Orateur
Description
Multistage stochastic optimization (MSO) is pivotal for sequential decision-making under uncertainty, with prominent approaches in stochastic optimal control and reinforcement learning. While methods like Stochastic Dual Dynamic Programming excel with moderate-dimensional states and large continuous control spaces, and reinforcement learning handles large state spaces with smaller control sets, a significant gap exists for dynamic operations research problems. These problems are characterized by high-dimensional state spaces and discrete, combinatorially large control spaces.

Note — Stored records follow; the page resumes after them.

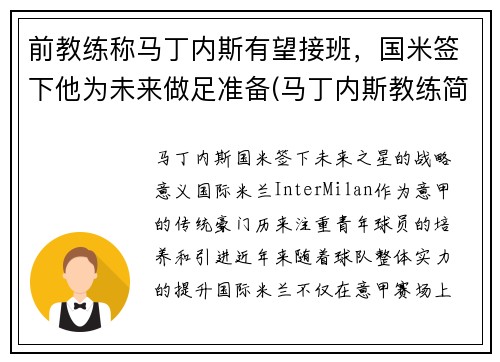 前教练称马丁内斯有望接班，国米签下他为未来做足准备(马丁内斯教练简

马丁内斯国米签下未来之星的战略意义国际米兰InterMilan作为意甲的传统豪门历来注重青年球员的培养和引进近年来随着球队整体实力的提升国际米兰不仅在意甲赛场上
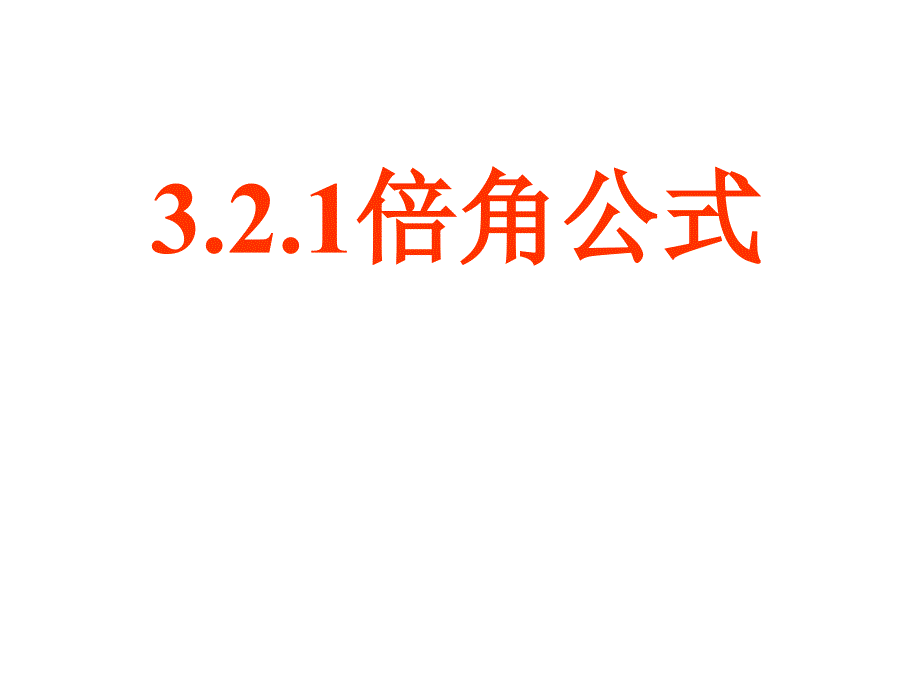 3.2.1倍角公式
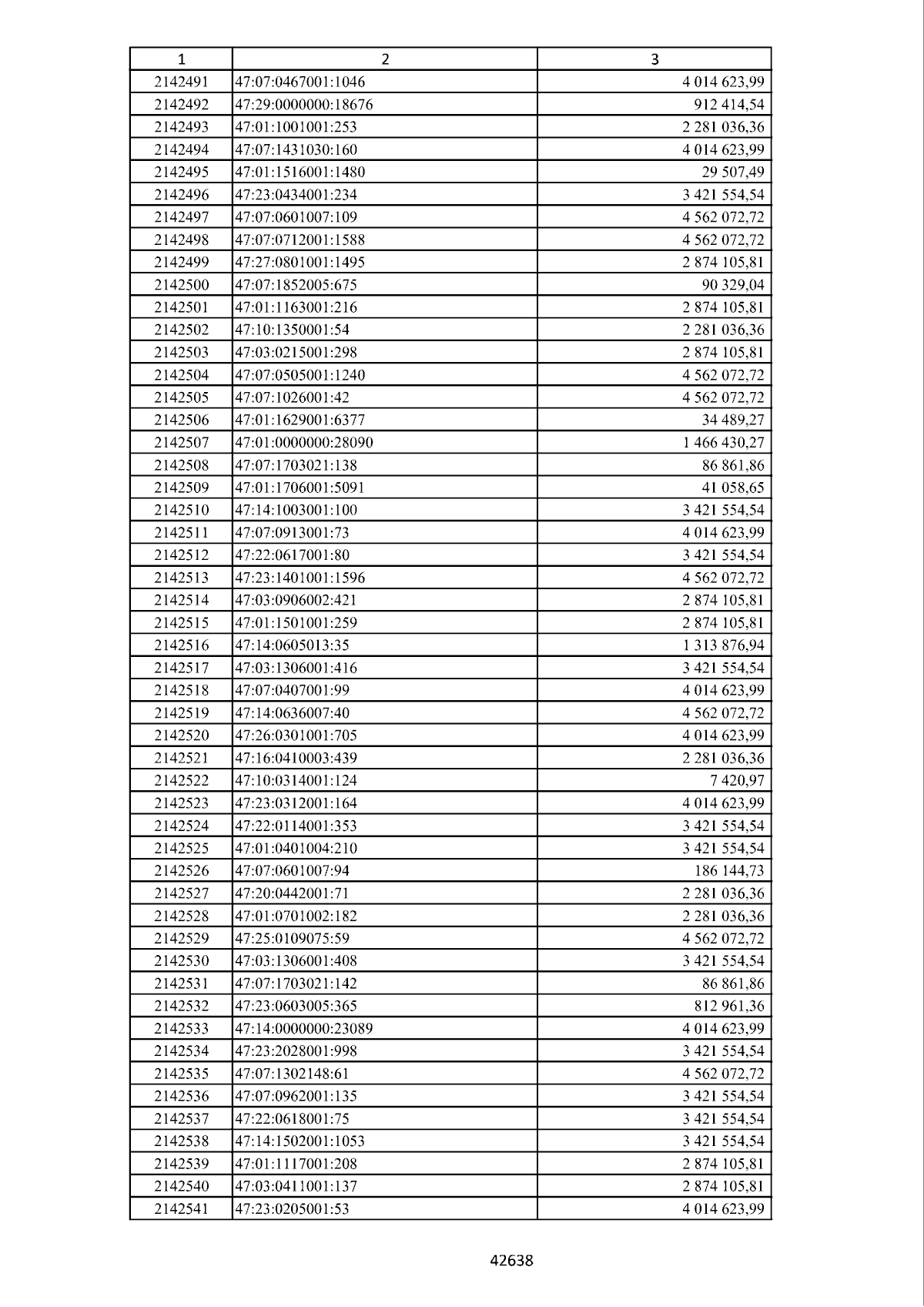 | 1 | 2 | 3 |
|---|---|---|
| 2142491 | 47:07:0467001:1046 | 4 014 623,99 |
| 2142492 | 47:29:0000000:18676 | 912 414,54 |
| 2142493 | 47:01:1001001:253 | 2 281 036,36 |
| 2142494 | 47:07:1431030:160 | 4 014 623,99 |
| 2142495 | 47:01:1516001:1480 | 29 507,49 |
| 2142496 | 47:23:0434001:234 | 3 421 554,54 |
| 2142497 | 47:07:0601007:109 | 4 562 072,72 |
| 2142498 | 47:07:0712001:1588 | 4 562 072,72 |
| 2142499 | 47:27:0801001:1495 | 2 874 105,81 |
| 2142500 | 47:07:1852005:675 | 90 329,04 |
| 2142501 | 47:01:1163001:216 | 2 874 105,81 |
| 2142502 | 47:10:1350001:54 | 2 281 036,36 |
| 2142503 | 47:03:0215001:298 | 2 874 105,81 |
| 2142504 | 47:07:0505001:1240 | 4 562 072,72 |
| 2142505 | 47:07:1026001:42 | 4 562 072,72 |
| 2142506 | 47:01:1629001:6377 | 34 489,27 |
| 2142507 | 47:01:0000000:28090 | 1 466 430,27 |
| 2142508 | 47:07:1703021:138 | 86 861,86 |
| 2142509 | 47:01:1706001:5091 | 41 058,65 |
| 2142510 | 47:14:1003001:100 | 3 421 554,54 |
| 2142511 | 47:07:0913001:73 | 4 014 623,99 |
| 2142512 | 47:22:0617001:80 | 3 421 554,54 |
| 2142513 | 47:23:1401001:1596 | 4 562 072,72 |
| 2142514 | 47:03:0906002:421 | 2 874 105,81 |
| 2142515 | 47:01:1501001:259 | 2 874 105,81 |
| 2142516 | 47:14:0605013:35 | 1 313 876,94 |
| 2142517 | 47:03:1306001:416 | 3 421 554,54 |
| 2142518 | 47:07:0407001:99 | 4 014 623,99 |
| 2142519 | 47:14:0636007:40 | 4 562 072,72 |
| 2142520 | 47:26:0301001:705 | 4 014 623,99 |
| 2142521 | 47:16:0410003:439 | 2 281 036,36 |
| 2142522 | 47:10:0314001:124 | 7 420,97 |
| 2142523 | 47:23:0312001:164 | 4 014 623,99 |
| 2142524 | 47:22:0114001:353 | 3 421 554,54 |
| 2142525 | 47:01:0401004:210 | 3 421 554,54 |
| 2142526 | 47:07:0601007:94 | 186 144,73 |
| 2142527 | 47:20:0442001:71 | 2 281 036,36 |
| 2142528 | 47:01:0701002:182 | 2 281 036,36 |
| 2142529 | 47:25:0109075:59 | 4 562 072,72 |
| 2142530 | 47:03:1306001:408 | 3 421 554,54 |
| 2142531 | 47:07:1703021:142 | 86 861,86 |
| 2142532 | 47:23:0603005:365 | 812 961,36 |
| 2142533 | 47:14:0000000:23089 | 4 014 623,99 |
| 2142534 | 47:23:2028001:998 | 3 421 554,54 |
| 2142535 | 47:07:1302148:61 | 4 562 072,72 |
| 2142536 | 47:07:0962001:135 | 3 421 554,54 |
| 2142537 | 47:22:0618001:75 | 3 421 554,54 |
| 2142538 | 47:14:1502001:1053 | 3 421 554,54 |
| 2142539 | 47:01:1117001:208 | 2 874 105,81 |
| 2142540 | 47:03:0411001:137 | 2 874 105,81 |
| 2142541 | 47:23:0205001:53 | 4 014 623,99 |

42638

Policies based on Combinatorial Optimization Augmented Machine Learning (COAML) have recently demonstrated success in tackling such complex problems, notably in dynamic vehicle routing. However, current state-of-the-art learning algorithms for these policies typically rely on imitating anticipative decisions. This often translates to supervised learning problems using Fenchel-Young losses, which can result in "voting" type policies that underperform on problems requiring strong temporal coordination between decisions.
To address this limitation and foster better coordination, we introduce multistage extensions of Fenchel-Young losses. These novel loss functions are integrated into an empirical cost minimization algorithm. Preliminary numerical results on benchmark environments indicate that our approach significantly improves upon existing methods by enabling more coordinated decision-making in multistage stochastic settings.